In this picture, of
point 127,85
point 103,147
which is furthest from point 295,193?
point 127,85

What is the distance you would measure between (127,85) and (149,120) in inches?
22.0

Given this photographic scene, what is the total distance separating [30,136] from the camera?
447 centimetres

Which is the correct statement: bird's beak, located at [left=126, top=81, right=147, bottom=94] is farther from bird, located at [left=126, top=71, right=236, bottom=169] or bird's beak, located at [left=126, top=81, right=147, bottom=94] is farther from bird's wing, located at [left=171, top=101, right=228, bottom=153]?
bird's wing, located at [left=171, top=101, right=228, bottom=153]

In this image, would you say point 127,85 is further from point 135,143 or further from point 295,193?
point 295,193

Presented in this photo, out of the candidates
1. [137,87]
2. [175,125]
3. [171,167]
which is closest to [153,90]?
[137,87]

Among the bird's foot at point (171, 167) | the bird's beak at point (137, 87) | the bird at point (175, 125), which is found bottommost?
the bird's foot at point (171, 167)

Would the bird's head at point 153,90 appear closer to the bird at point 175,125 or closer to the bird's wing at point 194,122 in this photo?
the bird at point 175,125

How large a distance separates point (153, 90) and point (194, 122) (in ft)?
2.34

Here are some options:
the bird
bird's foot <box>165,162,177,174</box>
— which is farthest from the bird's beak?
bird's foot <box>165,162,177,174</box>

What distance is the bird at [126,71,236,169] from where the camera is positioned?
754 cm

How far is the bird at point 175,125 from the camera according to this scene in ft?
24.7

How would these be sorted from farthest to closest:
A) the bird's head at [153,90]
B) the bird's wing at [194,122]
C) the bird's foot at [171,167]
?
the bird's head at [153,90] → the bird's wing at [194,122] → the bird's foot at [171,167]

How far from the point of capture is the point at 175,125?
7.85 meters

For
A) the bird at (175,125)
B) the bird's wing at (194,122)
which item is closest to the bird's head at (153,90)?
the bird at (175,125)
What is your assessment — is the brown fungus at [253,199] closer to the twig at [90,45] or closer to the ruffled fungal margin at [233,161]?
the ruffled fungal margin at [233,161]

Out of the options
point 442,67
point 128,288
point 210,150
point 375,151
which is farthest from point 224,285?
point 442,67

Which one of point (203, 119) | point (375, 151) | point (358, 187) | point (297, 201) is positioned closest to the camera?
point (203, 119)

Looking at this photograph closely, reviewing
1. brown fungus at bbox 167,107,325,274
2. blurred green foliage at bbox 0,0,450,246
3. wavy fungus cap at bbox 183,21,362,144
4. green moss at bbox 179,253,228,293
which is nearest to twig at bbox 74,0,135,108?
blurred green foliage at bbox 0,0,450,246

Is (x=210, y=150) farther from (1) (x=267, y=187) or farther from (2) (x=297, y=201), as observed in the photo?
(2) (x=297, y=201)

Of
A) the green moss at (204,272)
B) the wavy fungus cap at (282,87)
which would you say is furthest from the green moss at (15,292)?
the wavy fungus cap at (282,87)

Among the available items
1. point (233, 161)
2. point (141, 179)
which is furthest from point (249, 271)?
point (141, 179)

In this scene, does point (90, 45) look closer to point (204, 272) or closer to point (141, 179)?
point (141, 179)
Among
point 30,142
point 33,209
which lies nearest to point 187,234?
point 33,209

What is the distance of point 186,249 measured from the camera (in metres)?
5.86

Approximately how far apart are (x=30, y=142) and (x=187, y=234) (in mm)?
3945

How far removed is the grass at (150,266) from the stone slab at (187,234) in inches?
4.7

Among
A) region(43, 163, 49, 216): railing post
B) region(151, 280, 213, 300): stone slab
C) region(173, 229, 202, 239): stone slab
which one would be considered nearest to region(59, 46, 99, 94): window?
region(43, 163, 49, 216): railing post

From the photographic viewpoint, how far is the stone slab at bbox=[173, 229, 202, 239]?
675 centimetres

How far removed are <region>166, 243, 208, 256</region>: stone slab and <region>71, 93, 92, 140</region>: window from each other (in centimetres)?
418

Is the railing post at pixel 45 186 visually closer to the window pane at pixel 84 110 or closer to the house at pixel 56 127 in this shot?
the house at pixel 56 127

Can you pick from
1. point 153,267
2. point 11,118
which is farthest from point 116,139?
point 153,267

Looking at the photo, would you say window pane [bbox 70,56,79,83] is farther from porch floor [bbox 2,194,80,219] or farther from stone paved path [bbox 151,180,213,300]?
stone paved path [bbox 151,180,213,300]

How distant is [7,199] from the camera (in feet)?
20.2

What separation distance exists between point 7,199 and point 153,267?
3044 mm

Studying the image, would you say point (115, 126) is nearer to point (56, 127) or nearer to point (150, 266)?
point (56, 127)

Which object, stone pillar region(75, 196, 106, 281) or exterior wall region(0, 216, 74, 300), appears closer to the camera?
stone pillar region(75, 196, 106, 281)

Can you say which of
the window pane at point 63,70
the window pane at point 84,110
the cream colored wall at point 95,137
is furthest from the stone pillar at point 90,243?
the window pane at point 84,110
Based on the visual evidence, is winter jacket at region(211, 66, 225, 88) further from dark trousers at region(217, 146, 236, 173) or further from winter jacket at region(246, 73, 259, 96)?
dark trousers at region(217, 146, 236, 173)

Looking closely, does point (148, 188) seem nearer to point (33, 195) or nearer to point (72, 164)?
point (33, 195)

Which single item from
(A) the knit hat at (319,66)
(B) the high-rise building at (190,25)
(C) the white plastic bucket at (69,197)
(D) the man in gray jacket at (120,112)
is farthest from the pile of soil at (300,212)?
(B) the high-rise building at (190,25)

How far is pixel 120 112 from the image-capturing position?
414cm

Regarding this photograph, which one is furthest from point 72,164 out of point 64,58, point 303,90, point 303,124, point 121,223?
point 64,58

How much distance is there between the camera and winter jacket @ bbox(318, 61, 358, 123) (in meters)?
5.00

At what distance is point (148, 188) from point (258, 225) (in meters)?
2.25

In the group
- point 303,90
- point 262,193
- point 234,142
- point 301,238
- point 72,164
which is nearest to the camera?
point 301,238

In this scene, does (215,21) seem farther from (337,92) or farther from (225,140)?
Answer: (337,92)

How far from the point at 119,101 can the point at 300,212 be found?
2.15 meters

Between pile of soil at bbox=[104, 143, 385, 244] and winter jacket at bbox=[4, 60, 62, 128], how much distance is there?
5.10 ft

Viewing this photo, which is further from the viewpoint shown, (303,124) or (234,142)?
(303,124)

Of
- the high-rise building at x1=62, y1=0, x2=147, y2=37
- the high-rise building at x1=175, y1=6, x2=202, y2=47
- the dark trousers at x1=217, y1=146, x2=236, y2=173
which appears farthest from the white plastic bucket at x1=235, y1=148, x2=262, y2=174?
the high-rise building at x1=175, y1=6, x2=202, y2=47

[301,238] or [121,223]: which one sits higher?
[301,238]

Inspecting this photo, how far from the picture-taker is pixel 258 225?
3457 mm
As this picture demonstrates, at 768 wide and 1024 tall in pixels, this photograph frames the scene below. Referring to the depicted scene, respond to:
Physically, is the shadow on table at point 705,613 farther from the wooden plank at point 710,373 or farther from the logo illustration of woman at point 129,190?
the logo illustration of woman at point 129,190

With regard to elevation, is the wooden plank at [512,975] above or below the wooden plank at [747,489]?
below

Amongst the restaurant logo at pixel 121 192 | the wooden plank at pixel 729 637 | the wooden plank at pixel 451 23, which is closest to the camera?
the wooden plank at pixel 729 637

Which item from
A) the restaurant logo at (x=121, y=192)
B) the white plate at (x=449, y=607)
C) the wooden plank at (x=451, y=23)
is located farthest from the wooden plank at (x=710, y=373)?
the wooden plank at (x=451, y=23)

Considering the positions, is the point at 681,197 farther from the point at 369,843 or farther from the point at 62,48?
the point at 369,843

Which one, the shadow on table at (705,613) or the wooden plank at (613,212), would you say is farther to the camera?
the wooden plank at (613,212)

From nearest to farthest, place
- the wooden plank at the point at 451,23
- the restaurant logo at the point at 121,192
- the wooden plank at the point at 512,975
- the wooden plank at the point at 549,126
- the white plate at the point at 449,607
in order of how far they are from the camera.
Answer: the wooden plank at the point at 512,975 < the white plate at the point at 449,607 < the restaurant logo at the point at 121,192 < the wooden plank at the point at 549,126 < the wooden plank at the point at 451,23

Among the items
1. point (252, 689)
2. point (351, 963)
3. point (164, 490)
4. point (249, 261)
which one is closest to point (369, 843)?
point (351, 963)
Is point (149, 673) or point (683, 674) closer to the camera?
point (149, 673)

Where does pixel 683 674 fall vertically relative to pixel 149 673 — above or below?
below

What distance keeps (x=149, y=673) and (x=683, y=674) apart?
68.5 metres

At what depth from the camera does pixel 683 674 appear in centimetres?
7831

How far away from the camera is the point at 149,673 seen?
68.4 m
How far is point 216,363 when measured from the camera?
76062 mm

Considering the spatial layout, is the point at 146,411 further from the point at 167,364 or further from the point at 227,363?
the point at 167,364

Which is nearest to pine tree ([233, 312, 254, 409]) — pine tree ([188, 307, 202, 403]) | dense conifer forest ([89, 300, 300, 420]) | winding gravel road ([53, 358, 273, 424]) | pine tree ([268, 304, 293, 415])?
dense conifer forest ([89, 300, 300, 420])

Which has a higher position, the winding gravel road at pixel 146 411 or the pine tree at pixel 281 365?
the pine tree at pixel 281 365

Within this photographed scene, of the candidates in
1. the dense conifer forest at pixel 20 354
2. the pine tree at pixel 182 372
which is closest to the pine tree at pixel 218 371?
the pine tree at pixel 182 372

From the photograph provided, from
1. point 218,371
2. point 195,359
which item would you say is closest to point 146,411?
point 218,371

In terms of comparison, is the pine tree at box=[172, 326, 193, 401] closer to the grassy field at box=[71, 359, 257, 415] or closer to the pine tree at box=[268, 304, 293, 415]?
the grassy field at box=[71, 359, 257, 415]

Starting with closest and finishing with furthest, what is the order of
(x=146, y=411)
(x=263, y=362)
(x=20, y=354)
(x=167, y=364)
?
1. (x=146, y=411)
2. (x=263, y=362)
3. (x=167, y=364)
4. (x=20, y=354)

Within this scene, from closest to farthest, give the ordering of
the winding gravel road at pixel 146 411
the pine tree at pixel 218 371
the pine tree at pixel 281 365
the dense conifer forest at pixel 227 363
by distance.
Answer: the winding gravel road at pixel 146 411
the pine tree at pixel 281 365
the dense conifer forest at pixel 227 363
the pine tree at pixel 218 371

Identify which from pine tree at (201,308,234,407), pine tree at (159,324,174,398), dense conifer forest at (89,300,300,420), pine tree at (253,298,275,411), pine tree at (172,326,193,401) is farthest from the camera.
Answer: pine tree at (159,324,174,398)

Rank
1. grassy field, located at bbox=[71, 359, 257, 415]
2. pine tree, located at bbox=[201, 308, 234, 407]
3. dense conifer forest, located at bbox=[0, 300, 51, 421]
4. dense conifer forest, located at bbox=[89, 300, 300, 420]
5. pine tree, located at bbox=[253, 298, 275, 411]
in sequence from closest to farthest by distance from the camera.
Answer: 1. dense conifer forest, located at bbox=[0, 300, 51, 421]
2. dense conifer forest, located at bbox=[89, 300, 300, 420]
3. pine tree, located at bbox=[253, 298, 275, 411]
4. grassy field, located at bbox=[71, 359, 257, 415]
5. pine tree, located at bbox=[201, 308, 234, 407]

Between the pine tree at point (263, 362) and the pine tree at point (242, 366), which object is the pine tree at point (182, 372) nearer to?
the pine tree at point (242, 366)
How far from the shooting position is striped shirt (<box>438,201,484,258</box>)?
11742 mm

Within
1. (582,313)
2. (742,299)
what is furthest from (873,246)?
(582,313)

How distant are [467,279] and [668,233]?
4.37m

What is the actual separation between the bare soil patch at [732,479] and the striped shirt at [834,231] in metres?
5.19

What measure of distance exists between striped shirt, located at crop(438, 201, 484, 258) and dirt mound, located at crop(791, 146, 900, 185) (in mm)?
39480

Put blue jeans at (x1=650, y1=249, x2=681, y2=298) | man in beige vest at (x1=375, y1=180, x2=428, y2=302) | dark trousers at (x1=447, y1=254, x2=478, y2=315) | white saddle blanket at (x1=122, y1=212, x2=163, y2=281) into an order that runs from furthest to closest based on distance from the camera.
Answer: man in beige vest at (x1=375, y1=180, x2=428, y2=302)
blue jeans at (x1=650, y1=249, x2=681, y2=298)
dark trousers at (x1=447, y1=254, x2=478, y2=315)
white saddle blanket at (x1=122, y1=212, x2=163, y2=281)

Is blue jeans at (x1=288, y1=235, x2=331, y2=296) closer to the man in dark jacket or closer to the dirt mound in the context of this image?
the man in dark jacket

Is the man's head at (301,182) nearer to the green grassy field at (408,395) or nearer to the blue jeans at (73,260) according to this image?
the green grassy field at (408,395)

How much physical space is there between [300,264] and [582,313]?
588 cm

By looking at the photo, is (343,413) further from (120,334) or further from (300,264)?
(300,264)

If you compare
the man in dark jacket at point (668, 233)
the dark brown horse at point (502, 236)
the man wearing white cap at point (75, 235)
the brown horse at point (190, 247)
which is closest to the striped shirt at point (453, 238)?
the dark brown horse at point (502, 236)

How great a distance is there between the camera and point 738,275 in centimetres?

○ ○ ○

Print exactly the lines from the one with "Is blue jeans" through the end of the data, inclusive.

Is blue jeans at (x1=288, y1=235, x2=331, y2=296) closer to the man in dark jacket or closer to the dirt mound in the context of this image?
the man in dark jacket

Is the man's head at (301,182) nearer to the green grassy field at (408,395) or nearer to the blue jeans at (73,260) according to this image?
the green grassy field at (408,395)

How much physical space is there between [300,264] and [582,313]?
588 cm

By looking at the photo, is (343,413) further from (120,334) or further from (300,264)?
(300,264)

If you compare
the man in dark jacket at point (668, 233)
the dark brown horse at point (502, 236)
the man wearing white cap at point (75, 235)
the brown horse at point (190, 247)
which is closest to the striped shirt at point (453, 238)?
the dark brown horse at point (502, 236)

How great a distance is there between the camera and point 738,275 in centimetres?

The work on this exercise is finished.